Logo
Logo

Atharva Pandey/Lesson 7: On-Call Engineering — Reducing toil, improving reliability

Created Sun, 11 Aug 2024 00:00:00 +0000 Modified Sun, 11 Aug 2024 00:00:00 +0000

I did 12 months of on-call on a team that hadn’t invested in reliability. The rotation was weekly. In a bad week, I’d get 15-20 pages. A good week was 5. I was exhausted by the end of my shift, and the paging frequency had barely changed over those 12 months. We were fixing incidents, not fixing the causes. The next team I joined approached on-call differently: on-call was treated as a reliability sensor, not a firefighting rotation. Pages were tracked, patterns identified, and root causes fixed. By month 6 I was averaging 2 pages per week on-call. The work we did during on-call made future on-call better.

How It Works

What On-Call Is Actually For

On-call serves two purposes:

  1. Reactive: Respond to incidents that impact users. Restore service.
  2. Proactive: Use the data from incidents to improve the system. Reduce future incidents.

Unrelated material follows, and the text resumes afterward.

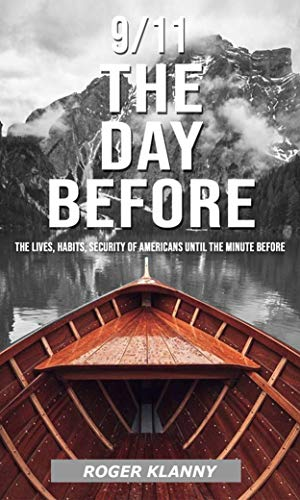 9/11 THE DAY BEFORE: The Lives, Habits, Security Of Americans Until The Minute Before. (English Edition)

Teams that only do #1 are running a hamster wheel. Every new product feature potentially introduces new failure modes, and the operational burden grows without bound. Teams that treat every repeated page as a systemic failure to fix eventually reach a steady state where on-call is quiet.

Toil and Its Cost

Toil is repetitive, automatable work that doesn’t improve the system — it just maintains the status quo. Examples:

  • Manually restarting a service when it runs out of memory
  • Running a database cleanup script every Monday
  • Escalating a ticket to another team because you don’t have permissions to fix it yourself
  • Investigating an alert that always turns out to be a false positive

Google SRE recommends that no more than 50% of on-call time should be spent on toil. When toil exceeds 50%, it crowds out the improvement work that would reduce toil over time. The team gets stuck.

Tracking On-Call Load

You can’t manage what you don’t measure. Track every page:

Per-page metrics:
- Timestamp
- Service that generated the alert
- Time to acknowledge (TTAck)
- Time to resolve (TTR)
- Was it actionable? (required a human response, or self-resolved?)
- Was it a recurring alert? (same alert fired this week before)
- Root cause category (deployment, dependency, capacity, bug)
- Action taken

Weekly metrics:
- Total pages
- Pages per service
- % actionable
- Mean TTAck, Mean TTR
- Recurring alerts (same root cause, not yet fixed)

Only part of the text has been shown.